Agrippa shrugged. “He was worried about a slave named Morris. He’ll be back when he’s made arrangements. I suspect a few days is all.”

“Morris,” I breathed, ashamed of myself. What would become of Morris, his boy, and the woman named Maggie? I doubted I would ever know.

“I cannot just sit here. I’ll go mad,” I whispered. And I would. Better that I know my fate immediately than have it drawn out until the general returned. Maybe he expected me to quietly go while he was away. That thought brought a rush of new anguish, and I propped my head in my hands, jostling the breakfast Mrs. Allen placed before me.

“Are you unwell, Bonny?” she asked, laying her hand against my brow. Grippy’s nickname had become common among the entire house staff.

“No, ma’am,” I muttered, and she tsked, shrugging.

“The general said you were, and that I should go easy on you whilst he’s away. But if you are feeling better, I can certainly keep you busy.”

Grippy kept shoveling his breakfast into his mouth, not even looking up from his trencher. Unlike me, he looked as though he’d had a fine night’s sleep; his clothes were pristine, and his closely cropped hair accentuated his handsome head.

“We found your horse. And did the general give you your book?” Grippy asked suddenly, as though he’d just remembered the outing of the day before.

I pulled my breakfast toward me but didn’t eat. I didn’t want to lie, I couldn’t confess all, and I sat, staring at the healthy portion of potatoes and sausage, evidence of the haul we’d recovered from the raid on the depot.

“And who’s Elizabeth? You said you didn’t have a girl back home. Your book is filled with letters to Elizabeth,” Grippy said. “I think it upset Paterson, seeing her name . . . Probably brought his own Elizabeth to mind. What are the odds of that?”

“My Elizabeth is his Elizabeth,” I said softly, revealing yet another truth to Agrippa Hull. It probably wouldn’t matter. I would soon be gone.

Grippy ceased his shoveling and raised his eyes slowly to mine.

“Elizabeth’s uncle was a reverend in the town where I was raised. He looked after me,” I explained. “Elizabeth looked after me too, in her way.”

“So you knew General Paterson . . . before the war?”

“Yes. I knew of him.”

“And he knew of you?”

“I had never met him.” That wasn’t exactly what he’d asked, and Grippy recognized the evasion.

“The general doesn’t like secrets, Bonny.”

I nodded inanely.

“Have you been keeping secrets from the general, boy?”

“No. No, sir.” Not anymore. The general knew everything.

“Benedict Arnold was his friend. I warned him the man was no good. Too fancy. Too obsessed with his own face and form. Spendin’ money and livin’ like a king while everyone around him went without. The general said he wasn’t always that way. He defended him . . . and then Arnold sold him and everyone else out. Paterson went home to bury his wife, and Arnold saw his chance to surrender West Point to the British. You know the rest.”

I nodded. “Arnold got away, but his plan was exposed.”

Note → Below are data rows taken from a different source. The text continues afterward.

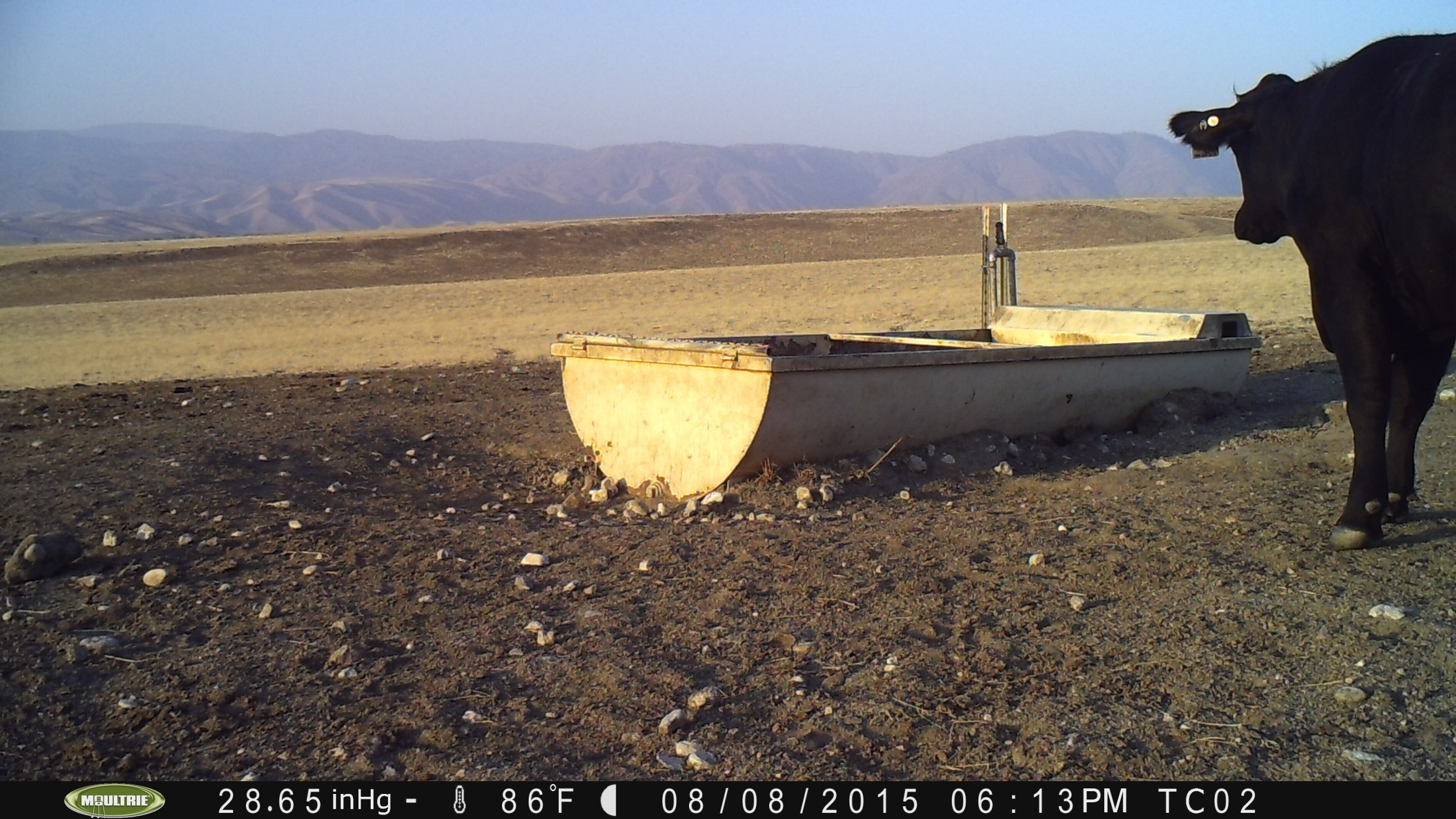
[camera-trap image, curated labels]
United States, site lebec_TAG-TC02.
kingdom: Animalia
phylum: Chordata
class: Mammalia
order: Artiodactyla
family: Bovidae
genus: Bos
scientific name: Bos taurus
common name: domestic cow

“And General Paterson had to come back here to clean up the mess, even though none of it was his fault. He blames himself for not seeing it. No one else does, but the general thinks he let everyone down.”

Dear God, I’m beginning to think I have no instinct for character at all.

The general’s words from the night before took on new meaning, and the chasm in my chest widened.

“John Paterson is always cleaning up everyone’s messes.” Agrippa sighed. “And he never, ever asks a thing in return.”



The general did not come back to the Point the next day or the next, and I did not leave. I couldn’t. I had no formal discharge and no place to go. But most of all, I could not bear to retreat or concede, though I presumed it was what the general expected.

I worked myself into a stupor each day, collapsed into my bed each night, and rose to do it all again, much to the delight of Mrs. Allen and the rest of the staff in the Red House. I tried to make a plan but mentally recoiled at the very thought of leaving, and suspended any introspection or decision until General Paterson returned and made it official.